Yeah, that is the way it works, isn't it? The idea of just straight-up lying to your colleagues is unthinkable, directly analogous to releasing an open-source library with a deliberate flaw in it, or loaning your fraternity brother a bicycle with broken brakes and neglecting to tell him about it.
Of course, just because it makes no sense and is terrifyingly sociopathic doesn't mean it doesn't happen. Among other things: Mental illness happens. It's scary when it does.
Technically, science can work if your colleagues are untrustworthy. This is one of its big, famous features. Over the centuries, scientists have published a great many howlers, ranging from honest mistakes to rushed procedures, deliberate disinformation, and straight-up fraudulent data. These things get caught, their perpetrators get punished to some extent, and science makes progress. Eventually.
The problem is that "eventually" can be a really long time: Years or even decades. (The Piltdown Man hoax wasn't exposed for forty years.) In the meantime, bad science will confuse the analysis, corrupt the textbooks, and injure the careers of a few unlucky grad students. It will waste a great deal of time and money, perhaps that of the most prominent people in the field.

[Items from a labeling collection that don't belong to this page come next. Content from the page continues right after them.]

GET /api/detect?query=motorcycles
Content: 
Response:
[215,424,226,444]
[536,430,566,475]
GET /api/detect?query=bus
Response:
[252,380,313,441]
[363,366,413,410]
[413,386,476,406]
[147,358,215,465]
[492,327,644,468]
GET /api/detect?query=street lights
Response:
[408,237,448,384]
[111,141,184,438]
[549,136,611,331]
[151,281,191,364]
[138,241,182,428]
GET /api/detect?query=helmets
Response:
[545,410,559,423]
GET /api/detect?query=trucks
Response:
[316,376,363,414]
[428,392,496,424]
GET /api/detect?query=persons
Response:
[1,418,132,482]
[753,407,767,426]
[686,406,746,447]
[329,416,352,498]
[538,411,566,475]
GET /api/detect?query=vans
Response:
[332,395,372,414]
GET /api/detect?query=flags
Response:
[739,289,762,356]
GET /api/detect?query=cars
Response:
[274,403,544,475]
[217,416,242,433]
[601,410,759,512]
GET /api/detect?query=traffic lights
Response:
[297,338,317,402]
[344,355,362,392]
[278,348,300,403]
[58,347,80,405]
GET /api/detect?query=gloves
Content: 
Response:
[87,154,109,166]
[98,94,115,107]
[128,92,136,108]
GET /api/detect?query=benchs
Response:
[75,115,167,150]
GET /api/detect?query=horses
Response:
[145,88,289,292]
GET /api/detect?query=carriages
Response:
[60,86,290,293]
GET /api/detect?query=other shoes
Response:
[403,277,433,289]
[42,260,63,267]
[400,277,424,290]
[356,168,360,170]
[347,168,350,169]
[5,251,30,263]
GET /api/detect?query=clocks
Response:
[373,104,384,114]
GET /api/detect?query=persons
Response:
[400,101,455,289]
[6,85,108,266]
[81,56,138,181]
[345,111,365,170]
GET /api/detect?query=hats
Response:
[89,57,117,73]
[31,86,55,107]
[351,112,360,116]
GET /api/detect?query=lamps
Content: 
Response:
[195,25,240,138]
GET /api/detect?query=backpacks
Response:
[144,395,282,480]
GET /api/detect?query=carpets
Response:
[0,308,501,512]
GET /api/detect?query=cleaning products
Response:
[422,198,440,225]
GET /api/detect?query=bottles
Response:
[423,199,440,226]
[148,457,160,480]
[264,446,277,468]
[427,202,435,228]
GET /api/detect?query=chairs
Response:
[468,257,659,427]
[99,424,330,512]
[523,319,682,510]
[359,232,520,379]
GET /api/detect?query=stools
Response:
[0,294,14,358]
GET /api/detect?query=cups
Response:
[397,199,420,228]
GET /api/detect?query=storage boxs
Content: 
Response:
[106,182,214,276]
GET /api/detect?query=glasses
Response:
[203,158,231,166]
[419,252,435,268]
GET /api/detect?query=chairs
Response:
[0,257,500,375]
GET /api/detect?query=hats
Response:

For example, when cold fusion hit in 1989 dozens of scientists dropped everything for at least six months to try and replicate it. Millions of dollars were spent. Obviously, while those folks were tinkering with cold fusion they weren't tinkering with anything more interesting or useful.
We've made a lot of progress since Galileo, the frontier has moved a long way, so it takes more than a couple of pendulums to replicate most modern scientific papers. It could take half a decade, the entire productive career of one or two grad students, an entire research grant, a lab full of equipment, and the lives of two hundred mice just to replicate one paper. So the mutual trust is essential for speed: You have to be able to gamble your time on the results of other people's experiments with some hope of a positive return [1], or the speed of science slows down to the speed of one person's work. (Even that could work - you can discover things even as a sole practitioner - but it would be incredibly slow. Particularly because a scientist working without good criticism will make mistakes, lots of them.)
---
[1] The return will never be 100%. One of the things that disturbed me as a physicist switching to biology was that even the best biology papers are inevitably riddled with likely sources of error: The subject is just too complex to control everything perfectly. There are, for example, systematic sources of error that underlie entire fields, like the fact that most results are tested either on one highly inbred species of lab animal or on lines of human cells that have been selected to thrive well in dishes, and which are therefore, at some level, unlike any cells seen in any living human. So, science is inevitably a kind of gambling: Will you see consistent and useful results from this particular corner of experiment space? If the thing kills cancer in the dish, will it work in mice? if it works in mice, will it work in humans? if it works for 10% of humans, will it work for 40%? You gamble and you hope. You hope that you aren't wasting your grant, your career, or your entire field. The good news is that we do tend to win, in the long run, but anything that improves the odds on the bet is helpful.